* Assigned task
Could you transcribe the entire passage on librarianship and the Gallup survey of college graduates, word for word?

* Supplied passage
I do my best to consume content from a wide range of sources and on varying topics. I often find myself reading a book about a topic like meditation for personal development, and find ways to connect that to my work as a librarian. Similarly, I’ll read articles on librarianship that give me ideas for working on my personal goals and creative tasks. One topic I follow is higher education in general. I think as librarians we need to be engaged with our greater institutions and the challenges they face.
I read an article on a psychology blog I follow titled “Attending a Better University Doesn’t Make You Happier, Here’s What Does…”. This title is clearly clickbait, but it’s important to what I do so I checked it out. The article reported on a Gallup survey of almost 30,000 college graduates. Here’s the passage that struck me:
“For example, college graduates were more likely to be engaged at work if they’d…
- had a mentor to encourage them.
- had a professor who genuinely cared about them as a person.
- had at least one professor who made them excited about learning.
- been to a college which was passionate about the long-term success of its students.
The same factors above also predicted when graduates were more likely to thrive in life in general.”
There are many things I find fascinating in this quote. First, graduates who were more engaged at work were more likely to thrive in their lives. This strikes me because it affects my own life in that I do enjoy my life more now as a librarian than I did before. I also try to engage any student I interact with in a conversation on their passions and future goals. I do my best to help them navigate the difficult choices they face if they are willing.
In my last role I had a student tell me about her passion for art therapy and was able to connect her with a good friend who is an art therapist to get more information. It didn’t take much of my time, and it could have had a big impact on that student.

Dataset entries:
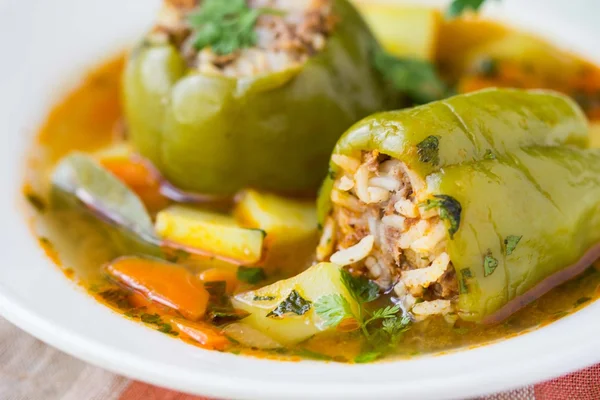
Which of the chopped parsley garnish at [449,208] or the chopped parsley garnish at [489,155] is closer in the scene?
the chopped parsley garnish at [449,208]

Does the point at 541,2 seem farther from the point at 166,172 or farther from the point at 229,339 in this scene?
the point at 229,339

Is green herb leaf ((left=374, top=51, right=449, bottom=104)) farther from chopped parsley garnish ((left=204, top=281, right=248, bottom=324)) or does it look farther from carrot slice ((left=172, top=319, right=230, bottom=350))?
carrot slice ((left=172, top=319, right=230, bottom=350))

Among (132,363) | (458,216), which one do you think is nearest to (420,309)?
(458,216)

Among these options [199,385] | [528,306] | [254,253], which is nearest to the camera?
[199,385]

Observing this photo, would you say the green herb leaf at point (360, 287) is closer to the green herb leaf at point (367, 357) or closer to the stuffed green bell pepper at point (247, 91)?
the green herb leaf at point (367, 357)

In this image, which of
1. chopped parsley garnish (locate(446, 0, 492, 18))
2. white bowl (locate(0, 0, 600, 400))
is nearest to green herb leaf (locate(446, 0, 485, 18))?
chopped parsley garnish (locate(446, 0, 492, 18))

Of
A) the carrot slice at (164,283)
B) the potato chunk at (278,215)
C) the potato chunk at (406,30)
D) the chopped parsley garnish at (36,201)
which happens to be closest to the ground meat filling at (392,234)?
the potato chunk at (278,215)
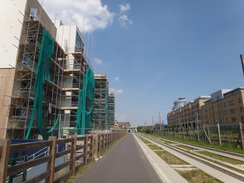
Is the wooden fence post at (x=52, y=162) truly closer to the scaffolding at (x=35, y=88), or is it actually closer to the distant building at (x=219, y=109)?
the scaffolding at (x=35, y=88)

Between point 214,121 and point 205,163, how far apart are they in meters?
73.3

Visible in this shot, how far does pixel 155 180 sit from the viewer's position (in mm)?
5848

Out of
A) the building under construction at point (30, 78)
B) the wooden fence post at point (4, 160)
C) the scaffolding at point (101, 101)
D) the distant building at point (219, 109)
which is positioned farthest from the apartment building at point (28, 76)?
the distant building at point (219, 109)

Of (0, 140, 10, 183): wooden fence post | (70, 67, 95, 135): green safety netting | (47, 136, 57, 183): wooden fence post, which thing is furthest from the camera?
(70, 67, 95, 135): green safety netting

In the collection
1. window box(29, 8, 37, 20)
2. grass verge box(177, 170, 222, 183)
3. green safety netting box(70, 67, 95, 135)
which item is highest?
window box(29, 8, 37, 20)

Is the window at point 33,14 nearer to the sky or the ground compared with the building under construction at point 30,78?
nearer to the sky

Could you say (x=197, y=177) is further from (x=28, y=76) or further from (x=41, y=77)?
(x=28, y=76)

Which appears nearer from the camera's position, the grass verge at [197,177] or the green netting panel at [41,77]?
the grass verge at [197,177]

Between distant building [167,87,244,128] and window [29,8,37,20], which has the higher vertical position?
window [29,8,37,20]

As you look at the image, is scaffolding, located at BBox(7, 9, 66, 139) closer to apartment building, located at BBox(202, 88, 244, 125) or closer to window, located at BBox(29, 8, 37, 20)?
window, located at BBox(29, 8, 37, 20)

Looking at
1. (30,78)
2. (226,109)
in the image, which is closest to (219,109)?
(226,109)

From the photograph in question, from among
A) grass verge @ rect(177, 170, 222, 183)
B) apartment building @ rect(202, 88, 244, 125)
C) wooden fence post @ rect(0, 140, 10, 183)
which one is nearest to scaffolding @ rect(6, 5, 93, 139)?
grass verge @ rect(177, 170, 222, 183)

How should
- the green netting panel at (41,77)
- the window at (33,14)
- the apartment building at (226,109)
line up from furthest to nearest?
the apartment building at (226,109) < the window at (33,14) < the green netting panel at (41,77)

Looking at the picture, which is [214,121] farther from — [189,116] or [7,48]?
[7,48]
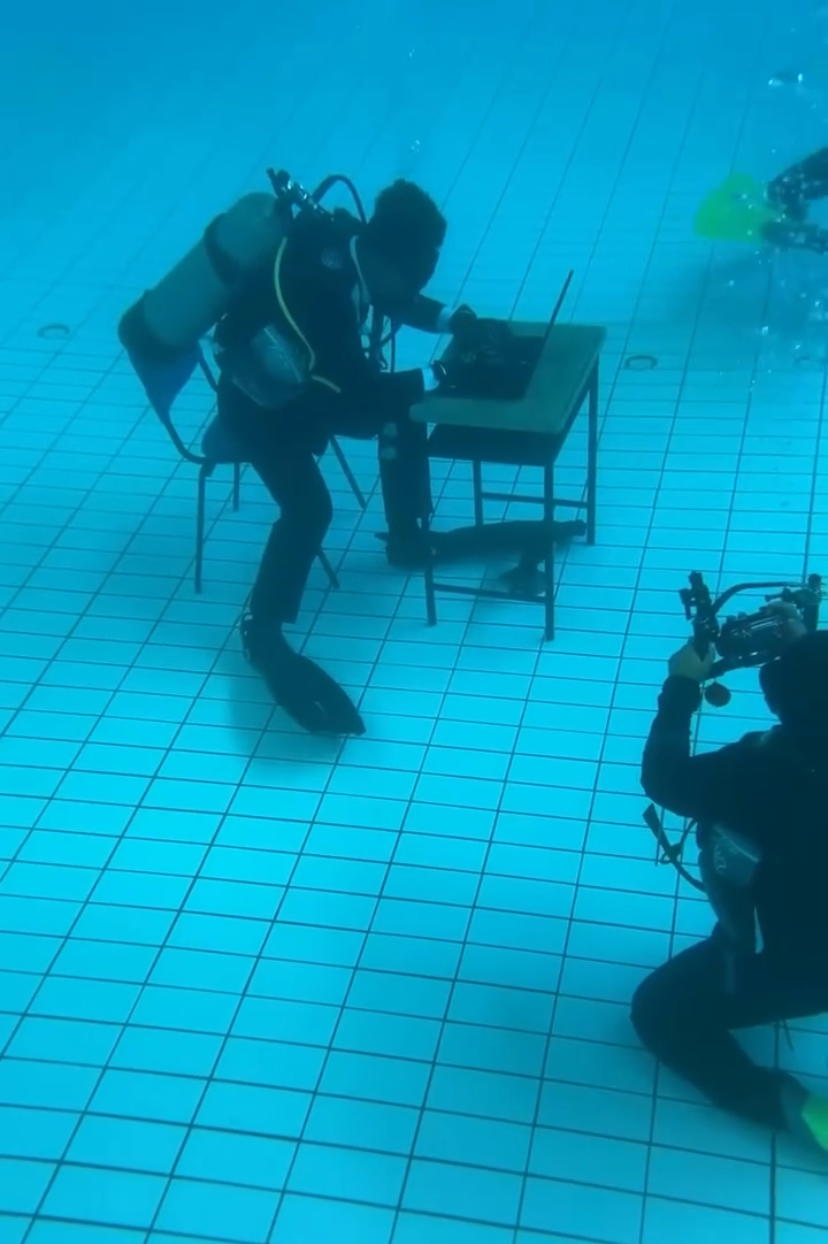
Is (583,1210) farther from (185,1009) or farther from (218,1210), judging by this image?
(185,1009)

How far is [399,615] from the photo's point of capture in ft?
12.1

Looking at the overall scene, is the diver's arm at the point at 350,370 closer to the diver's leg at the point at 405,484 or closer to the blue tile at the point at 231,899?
the diver's leg at the point at 405,484

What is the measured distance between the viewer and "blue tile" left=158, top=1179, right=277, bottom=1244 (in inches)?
87.4

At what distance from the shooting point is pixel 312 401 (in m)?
3.34

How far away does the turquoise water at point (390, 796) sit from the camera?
90.2 inches

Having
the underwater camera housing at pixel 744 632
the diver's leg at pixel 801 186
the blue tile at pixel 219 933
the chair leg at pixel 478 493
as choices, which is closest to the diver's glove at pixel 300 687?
the blue tile at pixel 219 933

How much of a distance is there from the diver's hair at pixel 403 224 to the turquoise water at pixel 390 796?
1.11 metres

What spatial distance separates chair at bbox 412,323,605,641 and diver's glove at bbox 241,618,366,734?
48 cm

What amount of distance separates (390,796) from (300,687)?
433mm

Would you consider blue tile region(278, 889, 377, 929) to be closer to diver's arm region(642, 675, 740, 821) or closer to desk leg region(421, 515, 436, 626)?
diver's arm region(642, 675, 740, 821)

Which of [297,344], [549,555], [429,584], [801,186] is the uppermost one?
[297,344]

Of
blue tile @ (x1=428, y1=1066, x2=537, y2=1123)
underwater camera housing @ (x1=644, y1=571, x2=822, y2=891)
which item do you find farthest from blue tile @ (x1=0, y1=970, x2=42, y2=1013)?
underwater camera housing @ (x1=644, y1=571, x2=822, y2=891)

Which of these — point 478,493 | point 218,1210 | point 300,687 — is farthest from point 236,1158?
point 478,493

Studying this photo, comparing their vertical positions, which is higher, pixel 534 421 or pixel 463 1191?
pixel 534 421
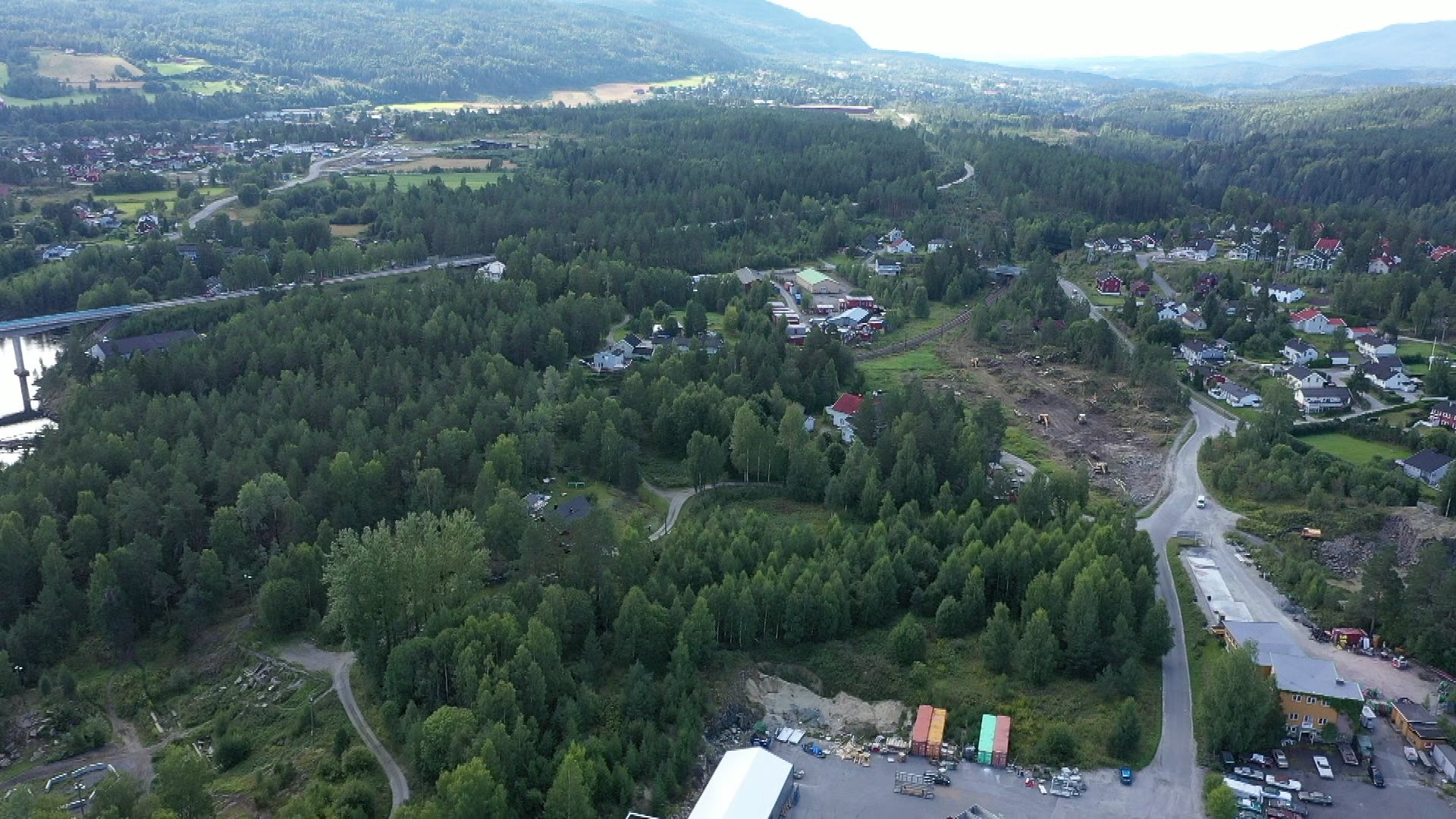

* Written solution
I do my best to consume content from a wide range of sources and on varying topics. I often find myself reading a book about a topic like meditation for personal development, and find ways to connect that to my work as a librarian. Similarly, I’ll read articles on librarianship that give me ideas for working on my personal goals and creative tasks. One topic I follow is higher education in general. I think as librarians we need to be engaged with our greater institutions and the challenges they face.
I read an article on a psychology blog I follow titled “Attending a Better University Doesn’t Make You Happier, Here’s What Does…”. This title is clearly clickbait, but it’s important to what I do so I checked it out. The article reported on a Gallup survey of almost 30,000 college graduates. Here’s the passage that struck me:
“For example, college graduates were more likely to be engaged at work if they’d…
- had a mentor to encourage them.
- had a professor who genuinely cared about them as a person.
- had at least one professor who made them excited about learning.
- been to a college which was passionate about the long-term success of its students.
The same factors above also predicted when graduates were more likely to thrive in life in general.”
There are many things I find fascinating in this quote. First, graduates who were more engaged at work were more likely to thrive in their lives. This strikes me because it affects my own life in that I do enjoy my life more now as a librarian than I did before. I also try to engage any student I interact with in a conversation on their passions and future goals. I do my best to help them navigate the difficult choices they face if they are willing.
In my last role I had a student tell me about her passion for art therapy and was able to connect her with a good friend who is an art therapist to get more information. It didn’t take much of my time, and it could have had a big impact on that student.